Experiment 03: Memory Copy Baseline

Experiment 03 defines the project’s practical memory-throughput denominator. It compares the simplest contiguous modes: read_only, write_only, and read_write_copy, across a size sweep. The plan describes it as the closest thing to a roofline-style denominator for later bandwidth claims.

The refreshed result covered 3 benchmark cases. At the largest tested problem_size=4194304, the fastest variant was write_only, with median GPU time 0.047264 ms and median bandwidth 354.968 GB/s.

The memory lesson: you need a raw contiguous bandwidth baseline before judging any optimized or unoptimized kernel. A later kernel that reaches only a fraction of this baseline may be limited by layout, indexing, cache behavior, extra arithmetic, synchronization, or memory transaction inefficiency. Without this denominator, fast and slow are just labels.

Experiment 04: Sequential Indexing

Experiment 04 establishes the good-path baseline for contiguous thread-to-data mapping. Its plan maps one invocation to one contiguous element in both source and destination buffers while keeping arithmetic and memory footprint fixed.

The refreshed result covered the single sequential variant. At problem_size=4194304, sequential_read_write reached 0.084256 ms median GPU time and 398.244 GB/s median bandwidth.

The memory lesson: contiguous indexing is the reference case for later penalties. This is the healthy memory pattern: adjacent invocations touch adjacent elements, which is exactly the access shape GPU memory systems are designed to handle well. Later gather, scatter, stride, and reuse experiments should be interpreted relative to this baseline rather than in isolation.

Experiment 05: Global ID Mapping Variants

Experiment 05 asks what overhead is introduced by different ways of mapping global IDs to logical elements. It compares direct, fixed_offset, and grid_stride mapping while keeping arithmetic, memory traffic, and output semantics constant.

The refreshed result covered 3 variants. At problem_size=4194304, the fastest variant was offset, with median GPU time 0.079968 ms and 419.598 GB/s median bandwidth.
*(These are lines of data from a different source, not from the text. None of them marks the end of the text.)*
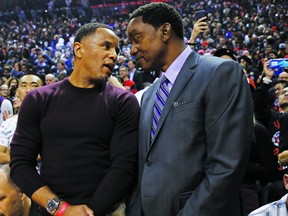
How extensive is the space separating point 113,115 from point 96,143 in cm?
14

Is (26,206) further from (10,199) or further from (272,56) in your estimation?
(272,56)

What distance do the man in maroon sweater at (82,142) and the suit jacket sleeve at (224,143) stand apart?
370 millimetres

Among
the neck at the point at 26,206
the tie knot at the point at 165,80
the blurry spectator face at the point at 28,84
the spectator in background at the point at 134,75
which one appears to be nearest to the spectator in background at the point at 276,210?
the tie knot at the point at 165,80

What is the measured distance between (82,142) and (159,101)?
1.21 ft

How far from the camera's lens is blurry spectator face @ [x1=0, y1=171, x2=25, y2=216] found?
2.48 meters

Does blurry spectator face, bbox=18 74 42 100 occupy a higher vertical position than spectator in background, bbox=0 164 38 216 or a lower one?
higher

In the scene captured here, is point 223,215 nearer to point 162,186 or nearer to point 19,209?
point 162,186

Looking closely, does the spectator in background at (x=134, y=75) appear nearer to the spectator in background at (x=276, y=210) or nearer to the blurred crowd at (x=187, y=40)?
the blurred crowd at (x=187, y=40)

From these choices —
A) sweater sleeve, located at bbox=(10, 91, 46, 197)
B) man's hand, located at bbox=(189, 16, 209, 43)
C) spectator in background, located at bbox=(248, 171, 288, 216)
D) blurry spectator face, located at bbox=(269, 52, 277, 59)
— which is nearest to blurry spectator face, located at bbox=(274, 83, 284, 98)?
man's hand, located at bbox=(189, 16, 209, 43)

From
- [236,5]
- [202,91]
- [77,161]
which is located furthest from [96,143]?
[236,5]

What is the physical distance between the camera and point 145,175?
1.95m

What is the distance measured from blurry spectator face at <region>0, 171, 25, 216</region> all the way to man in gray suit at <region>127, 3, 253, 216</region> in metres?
0.76

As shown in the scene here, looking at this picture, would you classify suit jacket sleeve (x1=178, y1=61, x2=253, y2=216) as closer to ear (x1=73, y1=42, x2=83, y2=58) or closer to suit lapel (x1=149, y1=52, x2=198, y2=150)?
suit lapel (x1=149, y1=52, x2=198, y2=150)

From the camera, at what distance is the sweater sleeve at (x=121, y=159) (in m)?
2.01
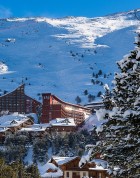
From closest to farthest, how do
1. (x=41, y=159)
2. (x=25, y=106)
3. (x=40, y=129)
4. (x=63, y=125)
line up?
(x=41, y=159) → (x=40, y=129) → (x=63, y=125) → (x=25, y=106)

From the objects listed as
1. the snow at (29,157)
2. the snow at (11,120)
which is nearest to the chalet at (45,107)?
the snow at (11,120)

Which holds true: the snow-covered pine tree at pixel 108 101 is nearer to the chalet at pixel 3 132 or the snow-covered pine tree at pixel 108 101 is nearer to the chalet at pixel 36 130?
the chalet at pixel 36 130

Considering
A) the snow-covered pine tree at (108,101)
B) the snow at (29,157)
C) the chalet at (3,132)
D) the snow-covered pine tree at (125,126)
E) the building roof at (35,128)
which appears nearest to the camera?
the snow-covered pine tree at (125,126)

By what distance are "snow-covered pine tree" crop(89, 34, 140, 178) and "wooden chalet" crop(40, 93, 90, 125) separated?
433 ft

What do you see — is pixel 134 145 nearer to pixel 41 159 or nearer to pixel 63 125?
pixel 41 159

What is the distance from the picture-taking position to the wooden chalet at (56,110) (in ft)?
475

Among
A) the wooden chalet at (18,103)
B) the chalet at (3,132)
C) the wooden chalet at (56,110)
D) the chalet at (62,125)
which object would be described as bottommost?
the chalet at (3,132)

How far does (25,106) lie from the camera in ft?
584

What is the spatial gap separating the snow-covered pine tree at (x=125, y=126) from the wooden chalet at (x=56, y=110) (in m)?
132

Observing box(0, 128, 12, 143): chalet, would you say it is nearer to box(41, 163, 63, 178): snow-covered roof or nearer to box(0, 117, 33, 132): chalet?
box(0, 117, 33, 132): chalet

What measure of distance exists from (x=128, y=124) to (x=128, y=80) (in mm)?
1054

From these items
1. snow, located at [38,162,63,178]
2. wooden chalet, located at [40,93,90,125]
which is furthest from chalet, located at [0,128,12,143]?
snow, located at [38,162,63,178]

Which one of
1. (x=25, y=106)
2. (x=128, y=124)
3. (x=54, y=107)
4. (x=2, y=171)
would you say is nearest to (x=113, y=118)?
(x=128, y=124)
The memory lesson: indexing flexibility has a cost, but the cost has to be measured rather than assumed. Direct mapping is the cleanest reference path when exact dispatch coverage is possible. Grid-stride loops add scalability and launch flexibility, but they also add loop and control-flow behavior that can matter in a tight memory benchmark.

The Combined Takeaway

Experiments 01-05 build a disciplined baseline:

Stage	What it teaches
Dispatch basics	Trust the harness before trusting performance numbers.
Local size sweep	Memory performance depends on execution configuration, not just bytes moved.
Memory copy baseline	Establish a raw contiguous bandwidth denominator.
Sequential indexing	Define the good path for contiguous memory access.
ID mapping variants	Separate memory-access cost from indexing/control-flow overhead.

Together, these experiments say: GPU memory optimization starts before layout optimization. You first need a validated benchmark, a stable workgroup size, a raw throughput baseline, a contiguous indexing reference, and a measured understanding of indexing overhead. Only then can later experiments credibly explain why SoA beats AoS, why stride destroys bandwidth, why cache locality matters, and why shared memory is not automatically faster.